In diesem nächsten Schritt fokussierst du dich darauf, deine Aufgaben zu sortieren und nach Priorität zu bewerten. Weniger drängende Aufgaben kannst du ganz ans Ende der Liste stellen, während drängenden Tasks mit hoher Wichtigkeit ein Platz am Listenanfang gebührt – frei nach dem Motto Eat that frog.

Weniger drängende Tasks werden so automatisch vom Listenende auf die To-Do-Listen der folgenden Tage rutschen.

5. Nachkontrollieren

Am Ende des Arbeitstages steht das Nachkontrollieren. Überprüfe inwiefern du deine Aufgaben erledigen konntest. Reichten die von dir geschätzten Arbeitszeiten? Musstest du die Pufferzeiten voll ausschöpfen, oder sogar noch ausdehnen? Falls du deinen Plan nicht umsetzen konntest: Woran scheiterte es letztendlich?

Diese Form der Analyse hilft dir nicht nur dabei zu verstehen, ob die ALPEN Methode für dich funktioniert, sondern trägt auch dazu bei, dass du besser verstehst, wie du arbeitest. So kannst du nach mehreren Tagen eventuell beobachten, dass du täglich um 12:30 ins Schnitzelkoma fällst, dafür aber um 15 Uhr wieder ein wahres Motivationshoch erlebst. Derlei Beobachtungen können dir dabei helfen, deinen Tagesplan auch unter Berücksichtigung deiner persönlichen Leistungskurve zu konzipieren.

Vielleicht stellst du auch fest, dass bestimmte Teamarbeiten zeitlich immer völlig ausufern. Auch hier hast du die Möglichkeit genauer hinzuschauen, um eventuelle Zeitfresser zu identifizieren.

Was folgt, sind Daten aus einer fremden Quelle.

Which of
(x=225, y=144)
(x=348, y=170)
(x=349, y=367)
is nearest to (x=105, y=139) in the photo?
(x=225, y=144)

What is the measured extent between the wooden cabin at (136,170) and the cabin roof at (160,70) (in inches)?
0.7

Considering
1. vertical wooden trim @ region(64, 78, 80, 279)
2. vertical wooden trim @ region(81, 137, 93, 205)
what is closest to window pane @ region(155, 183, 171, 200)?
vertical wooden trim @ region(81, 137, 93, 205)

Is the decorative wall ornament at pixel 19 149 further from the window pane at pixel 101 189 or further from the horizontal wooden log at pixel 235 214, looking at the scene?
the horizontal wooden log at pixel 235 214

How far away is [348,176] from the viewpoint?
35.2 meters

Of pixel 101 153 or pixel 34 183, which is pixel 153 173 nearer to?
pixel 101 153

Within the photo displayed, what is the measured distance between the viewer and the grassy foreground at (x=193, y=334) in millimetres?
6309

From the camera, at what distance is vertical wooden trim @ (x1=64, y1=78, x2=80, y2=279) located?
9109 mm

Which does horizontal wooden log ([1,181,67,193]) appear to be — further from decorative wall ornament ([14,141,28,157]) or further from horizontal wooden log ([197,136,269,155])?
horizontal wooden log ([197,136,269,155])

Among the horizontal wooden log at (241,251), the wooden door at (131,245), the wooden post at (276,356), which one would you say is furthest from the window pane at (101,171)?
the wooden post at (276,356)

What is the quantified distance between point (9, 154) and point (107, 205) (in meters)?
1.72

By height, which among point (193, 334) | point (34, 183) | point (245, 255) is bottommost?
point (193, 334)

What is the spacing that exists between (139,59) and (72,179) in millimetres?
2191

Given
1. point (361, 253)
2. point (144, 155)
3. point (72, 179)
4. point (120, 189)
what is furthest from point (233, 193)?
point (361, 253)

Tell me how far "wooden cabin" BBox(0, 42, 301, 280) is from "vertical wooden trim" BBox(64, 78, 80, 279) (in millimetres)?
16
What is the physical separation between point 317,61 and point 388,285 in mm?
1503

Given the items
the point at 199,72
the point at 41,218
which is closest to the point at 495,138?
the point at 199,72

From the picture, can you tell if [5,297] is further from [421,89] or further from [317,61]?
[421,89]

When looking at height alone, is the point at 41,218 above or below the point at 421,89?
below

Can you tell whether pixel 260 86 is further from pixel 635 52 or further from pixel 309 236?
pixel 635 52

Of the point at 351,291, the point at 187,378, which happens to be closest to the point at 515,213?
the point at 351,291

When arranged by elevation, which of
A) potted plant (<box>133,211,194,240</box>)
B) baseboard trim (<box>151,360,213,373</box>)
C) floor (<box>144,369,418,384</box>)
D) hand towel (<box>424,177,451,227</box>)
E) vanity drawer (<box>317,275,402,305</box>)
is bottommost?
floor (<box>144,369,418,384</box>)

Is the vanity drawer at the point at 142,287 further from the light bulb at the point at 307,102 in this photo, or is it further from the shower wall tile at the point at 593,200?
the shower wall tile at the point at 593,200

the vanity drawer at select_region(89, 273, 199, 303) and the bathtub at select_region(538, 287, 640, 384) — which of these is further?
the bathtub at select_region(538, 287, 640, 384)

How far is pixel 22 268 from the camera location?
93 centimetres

Schritt für Schritt kannst du so deinen Arbeitsalltag optimieren um zu mehr Produktivität zu gelangen.

Die Vorteile der ALPEN Methode

Es gibt einige Gründe, warum sich die ALPEN Methode so großer Beliebtheit erfreut. Neben der unkomplizierten Anwendbarkeit bietet die ALPEN Methode auch eine hohe Flexibilität, ohne dabei an Struktur zu missen.


1. Verschriftlichung als erster Schritt

Nicht umsonst erfreuen sich To-Do-Listen so großer Beliebtheit: Neben der Freude des Abhakens, bieten sie auch einen Überblick über unsere Aufgaben und helfen uns dabei nichts zu vergessen.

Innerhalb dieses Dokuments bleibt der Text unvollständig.